L'analista, dal canto suo, situa Altro sapere, quello dell'inconscio, in un Altro luogo, quello dell'Altro che esiste soltanto in virtù del transfert. Tuttavia, Lacan non lo colloca in disgiunzione assoluta riguardo la scienza. Il suo sapere e il suo luogo devono tener conto di quel sapere che lo scienziato situa nel reale, per quanto ciò non sia sufficiente. Tra il necessario e il sufficiente, il reale del sapere dell'inconscio non cessa di insistere, ancora. Anche nella scienza.


Traduzione di Laura Cecilia Rizzo

  1. Conferenza tenuta a Buenos Aires il 26 aprile 2012. Pubblicata in Attualità lacaniana, n.15, 2012, pp.7-14 (traduzione di Emilia Macola), ed in La Psicoanalisi, n.52, 2012, pp. 13-22 (traduzione di Ezio De Francesco) . L'autore segue la versione originale in spagnolo, pubblicata in http://www.congresamp2014.com
  2. Jacques Lacan, "Nota italiana", in La Psicoanalisi, n.29, 2001, p. 10. L'autore annota che ha modificato leggermente la traduzione (allo spagnolo) là dove conveniva all'andamento del presente commentario:
    "Hay saber en lo real. Aunque a este no sea el analista sino el científico quien tiene que alojarlo. El analista aloja otro saber, en otro lugar, pero que debe tener en cuenta el saber en lo real. El científico produce el saber, por el semblante de hacerse su sujeto. Condición necesaria pero no suficiente."

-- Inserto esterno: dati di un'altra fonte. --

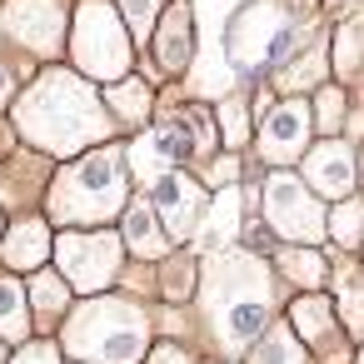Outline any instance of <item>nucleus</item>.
<instances>
[{
  "label": "nucleus",
  "instance_id": "2",
  "mask_svg": "<svg viewBox=\"0 0 364 364\" xmlns=\"http://www.w3.org/2000/svg\"><path fill=\"white\" fill-rule=\"evenodd\" d=\"M205 309H210L215 339L225 349L250 344L269 319V274H264V264L245 250L215 255L210 274H205Z\"/></svg>",
  "mask_w": 364,
  "mask_h": 364
},
{
  "label": "nucleus",
  "instance_id": "8",
  "mask_svg": "<svg viewBox=\"0 0 364 364\" xmlns=\"http://www.w3.org/2000/svg\"><path fill=\"white\" fill-rule=\"evenodd\" d=\"M55 259H60L65 284H75L80 294H95V289H105V284L115 279V269H120V240L105 235V230H90V235H60Z\"/></svg>",
  "mask_w": 364,
  "mask_h": 364
},
{
  "label": "nucleus",
  "instance_id": "11",
  "mask_svg": "<svg viewBox=\"0 0 364 364\" xmlns=\"http://www.w3.org/2000/svg\"><path fill=\"white\" fill-rule=\"evenodd\" d=\"M304 135H309V110H304L299 100H284V105H274V110L259 120V150H264L269 165H289V160L299 155Z\"/></svg>",
  "mask_w": 364,
  "mask_h": 364
},
{
  "label": "nucleus",
  "instance_id": "16",
  "mask_svg": "<svg viewBox=\"0 0 364 364\" xmlns=\"http://www.w3.org/2000/svg\"><path fill=\"white\" fill-rule=\"evenodd\" d=\"M359 55H364V31H359V21H349V26L339 31V46H334V75H339V80H354Z\"/></svg>",
  "mask_w": 364,
  "mask_h": 364
},
{
  "label": "nucleus",
  "instance_id": "28",
  "mask_svg": "<svg viewBox=\"0 0 364 364\" xmlns=\"http://www.w3.org/2000/svg\"><path fill=\"white\" fill-rule=\"evenodd\" d=\"M16 364H55V349L50 344H31V349H21Z\"/></svg>",
  "mask_w": 364,
  "mask_h": 364
},
{
  "label": "nucleus",
  "instance_id": "27",
  "mask_svg": "<svg viewBox=\"0 0 364 364\" xmlns=\"http://www.w3.org/2000/svg\"><path fill=\"white\" fill-rule=\"evenodd\" d=\"M314 110H319V125H324V130H334L344 105H339V95H334V90H319V95H314Z\"/></svg>",
  "mask_w": 364,
  "mask_h": 364
},
{
  "label": "nucleus",
  "instance_id": "22",
  "mask_svg": "<svg viewBox=\"0 0 364 364\" xmlns=\"http://www.w3.org/2000/svg\"><path fill=\"white\" fill-rule=\"evenodd\" d=\"M294 329L309 334V339H319V334L329 329V304H324V299H299V304H294Z\"/></svg>",
  "mask_w": 364,
  "mask_h": 364
},
{
  "label": "nucleus",
  "instance_id": "25",
  "mask_svg": "<svg viewBox=\"0 0 364 364\" xmlns=\"http://www.w3.org/2000/svg\"><path fill=\"white\" fill-rule=\"evenodd\" d=\"M279 264H284L299 284H319V279H324V259H319V255H279Z\"/></svg>",
  "mask_w": 364,
  "mask_h": 364
},
{
  "label": "nucleus",
  "instance_id": "5",
  "mask_svg": "<svg viewBox=\"0 0 364 364\" xmlns=\"http://www.w3.org/2000/svg\"><path fill=\"white\" fill-rule=\"evenodd\" d=\"M125 205V155L120 150H90L75 170H65L60 175V185H55V195H50V210H55V220H80V225H90V220H110L115 210Z\"/></svg>",
  "mask_w": 364,
  "mask_h": 364
},
{
  "label": "nucleus",
  "instance_id": "9",
  "mask_svg": "<svg viewBox=\"0 0 364 364\" xmlns=\"http://www.w3.org/2000/svg\"><path fill=\"white\" fill-rule=\"evenodd\" d=\"M0 26H6V36H16L21 46L50 55V50L60 46L65 6H55V0H6V11H0Z\"/></svg>",
  "mask_w": 364,
  "mask_h": 364
},
{
  "label": "nucleus",
  "instance_id": "20",
  "mask_svg": "<svg viewBox=\"0 0 364 364\" xmlns=\"http://www.w3.org/2000/svg\"><path fill=\"white\" fill-rule=\"evenodd\" d=\"M31 299H36V309L46 314V319H60L65 314V274L55 279V274H36L31 279Z\"/></svg>",
  "mask_w": 364,
  "mask_h": 364
},
{
  "label": "nucleus",
  "instance_id": "3",
  "mask_svg": "<svg viewBox=\"0 0 364 364\" xmlns=\"http://www.w3.org/2000/svg\"><path fill=\"white\" fill-rule=\"evenodd\" d=\"M304 41H309V31L289 16V6H279V0H245L235 21L225 26V60L235 70L255 75L274 60H289Z\"/></svg>",
  "mask_w": 364,
  "mask_h": 364
},
{
  "label": "nucleus",
  "instance_id": "31",
  "mask_svg": "<svg viewBox=\"0 0 364 364\" xmlns=\"http://www.w3.org/2000/svg\"><path fill=\"white\" fill-rule=\"evenodd\" d=\"M0 364H6V354H0Z\"/></svg>",
  "mask_w": 364,
  "mask_h": 364
},
{
  "label": "nucleus",
  "instance_id": "14",
  "mask_svg": "<svg viewBox=\"0 0 364 364\" xmlns=\"http://www.w3.org/2000/svg\"><path fill=\"white\" fill-rule=\"evenodd\" d=\"M46 255H50V230H46L41 220H21V225L6 235V259H11L16 269H36Z\"/></svg>",
  "mask_w": 364,
  "mask_h": 364
},
{
  "label": "nucleus",
  "instance_id": "24",
  "mask_svg": "<svg viewBox=\"0 0 364 364\" xmlns=\"http://www.w3.org/2000/svg\"><path fill=\"white\" fill-rule=\"evenodd\" d=\"M220 130H225V140H230V145H240V140L250 135V120H245V100H225V105H220Z\"/></svg>",
  "mask_w": 364,
  "mask_h": 364
},
{
  "label": "nucleus",
  "instance_id": "15",
  "mask_svg": "<svg viewBox=\"0 0 364 364\" xmlns=\"http://www.w3.org/2000/svg\"><path fill=\"white\" fill-rule=\"evenodd\" d=\"M155 55H160V65H165V70H180V65L190 60V11H185V6H175V11L165 16Z\"/></svg>",
  "mask_w": 364,
  "mask_h": 364
},
{
  "label": "nucleus",
  "instance_id": "13",
  "mask_svg": "<svg viewBox=\"0 0 364 364\" xmlns=\"http://www.w3.org/2000/svg\"><path fill=\"white\" fill-rule=\"evenodd\" d=\"M125 240H130V250H135L140 259H155V255H165V250H170L165 225L155 220V205H150V200H140V205H130V210H125Z\"/></svg>",
  "mask_w": 364,
  "mask_h": 364
},
{
  "label": "nucleus",
  "instance_id": "26",
  "mask_svg": "<svg viewBox=\"0 0 364 364\" xmlns=\"http://www.w3.org/2000/svg\"><path fill=\"white\" fill-rule=\"evenodd\" d=\"M120 6H125V16H130L135 36H145V31L155 26V16H160V6H165V0H120Z\"/></svg>",
  "mask_w": 364,
  "mask_h": 364
},
{
  "label": "nucleus",
  "instance_id": "1",
  "mask_svg": "<svg viewBox=\"0 0 364 364\" xmlns=\"http://www.w3.org/2000/svg\"><path fill=\"white\" fill-rule=\"evenodd\" d=\"M21 130L36 145H46L50 155H75L80 145L100 140L110 130V120L100 115V100L85 80H75L70 70H50L21 100Z\"/></svg>",
  "mask_w": 364,
  "mask_h": 364
},
{
  "label": "nucleus",
  "instance_id": "17",
  "mask_svg": "<svg viewBox=\"0 0 364 364\" xmlns=\"http://www.w3.org/2000/svg\"><path fill=\"white\" fill-rule=\"evenodd\" d=\"M110 110H115L120 120L140 125V120L150 115V95H145V85H140V80H125V85H115V90H110Z\"/></svg>",
  "mask_w": 364,
  "mask_h": 364
},
{
  "label": "nucleus",
  "instance_id": "7",
  "mask_svg": "<svg viewBox=\"0 0 364 364\" xmlns=\"http://www.w3.org/2000/svg\"><path fill=\"white\" fill-rule=\"evenodd\" d=\"M264 220H269V230L279 235V240H289V245H319L324 240V210H319V200H314V190L304 185V180H294V175H274L269 185H264Z\"/></svg>",
  "mask_w": 364,
  "mask_h": 364
},
{
  "label": "nucleus",
  "instance_id": "6",
  "mask_svg": "<svg viewBox=\"0 0 364 364\" xmlns=\"http://www.w3.org/2000/svg\"><path fill=\"white\" fill-rule=\"evenodd\" d=\"M75 65L90 80H115L130 70V41L125 26L115 21V11L105 0H85L75 11Z\"/></svg>",
  "mask_w": 364,
  "mask_h": 364
},
{
  "label": "nucleus",
  "instance_id": "12",
  "mask_svg": "<svg viewBox=\"0 0 364 364\" xmlns=\"http://www.w3.org/2000/svg\"><path fill=\"white\" fill-rule=\"evenodd\" d=\"M304 185L314 195H329V200H344L354 190V150L339 145V140H324L314 145V155L304 160Z\"/></svg>",
  "mask_w": 364,
  "mask_h": 364
},
{
  "label": "nucleus",
  "instance_id": "29",
  "mask_svg": "<svg viewBox=\"0 0 364 364\" xmlns=\"http://www.w3.org/2000/svg\"><path fill=\"white\" fill-rule=\"evenodd\" d=\"M150 364H195L190 354H180V349H155V359Z\"/></svg>",
  "mask_w": 364,
  "mask_h": 364
},
{
  "label": "nucleus",
  "instance_id": "30",
  "mask_svg": "<svg viewBox=\"0 0 364 364\" xmlns=\"http://www.w3.org/2000/svg\"><path fill=\"white\" fill-rule=\"evenodd\" d=\"M0 100H11V70L0 65Z\"/></svg>",
  "mask_w": 364,
  "mask_h": 364
},
{
  "label": "nucleus",
  "instance_id": "4",
  "mask_svg": "<svg viewBox=\"0 0 364 364\" xmlns=\"http://www.w3.org/2000/svg\"><path fill=\"white\" fill-rule=\"evenodd\" d=\"M65 344L95 364H135L145 354V314L125 299H90L65 324Z\"/></svg>",
  "mask_w": 364,
  "mask_h": 364
},
{
  "label": "nucleus",
  "instance_id": "32",
  "mask_svg": "<svg viewBox=\"0 0 364 364\" xmlns=\"http://www.w3.org/2000/svg\"><path fill=\"white\" fill-rule=\"evenodd\" d=\"M359 364H364V354H359Z\"/></svg>",
  "mask_w": 364,
  "mask_h": 364
},
{
  "label": "nucleus",
  "instance_id": "18",
  "mask_svg": "<svg viewBox=\"0 0 364 364\" xmlns=\"http://www.w3.org/2000/svg\"><path fill=\"white\" fill-rule=\"evenodd\" d=\"M255 364H304V349H299V339H294L289 329H274V334H264V344L255 349Z\"/></svg>",
  "mask_w": 364,
  "mask_h": 364
},
{
  "label": "nucleus",
  "instance_id": "19",
  "mask_svg": "<svg viewBox=\"0 0 364 364\" xmlns=\"http://www.w3.org/2000/svg\"><path fill=\"white\" fill-rule=\"evenodd\" d=\"M0 334H26V294L16 279H0Z\"/></svg>",
  "mask_w": 364,
  "mask_h": 364
},
{
  "label": "nucleus",
  "instance_id": "10",
  "mask_svg": "<svg viewBox=\"0 0 364 364\" xmlns=\"http://www.w3.org/2000/svg\"><path fill=\"white\" fill-rule=\"evenodd\" d=\"M150 205L165 215V230L175 240H190L200 230V215H205V190L190 175H160L150 185Z\"/></svg>",
  "mask_w": 364,
  "mask_h": 364
},
{
  "label": "nucleus",
  "instance_id": "23",
  "mask_svg": "<svg viewBox=\"0 0 364 364\" xmlns=\"http://www.w3.org/2000/svg\"><path fill=\"white\" fill-rule=\"evenodd\" d=\"M329 230H334L339 245H359V240H364V205H339Z\"/></svg>",
  "mask_w": 364,
  "mask_h": 364
},
{
  "label": "nucleus",
  "instance_id": "21",
  "mask_svg": "<svg viewBox=\"0 0 364 364\" xmlns=\"http://www.w3.org/2000/svg\"><path fill=\"white\" fill-rule=\"evenodd\" d=\"M309 80H319V46H299V60H289L284 65V75H279V85L284 90H299V85H309Z\"/></svg>",
  "mask_w": 364,
  "mask_h": 364
}]
</instances>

  3. "Si noti che ho parlato del reale, e non della natura" scrive Jacques Lacan nella sua "Introduzione all' edizione tedesca del primo tomo degli Scritti (Walter Verlag)"in La Psicoanalisi, n.3 , 1988, p. 14 .
  4. Questo partitivo esisteva in castigliano antico: "Cogió del agua en él y a sus primas dio" (El Cantar de Mio Cid, 2800). NT: il partitivo esiste nella lingua italiana come in lingua francese, da lì la traduzione "non c'è del sapere nel reale".
  5. In effetti, "(…) è proprio qui l'occasione di elucidare in che modo il linguaggio nel numero veicoli il reale con cui si elabora la scienza." Jacques Lacan, "Introduzione all'edizione tedesca di un primo volume degli Scritti (Walter Verlag)" in La Psicoanalisi, n. 3, 1988, p. 15.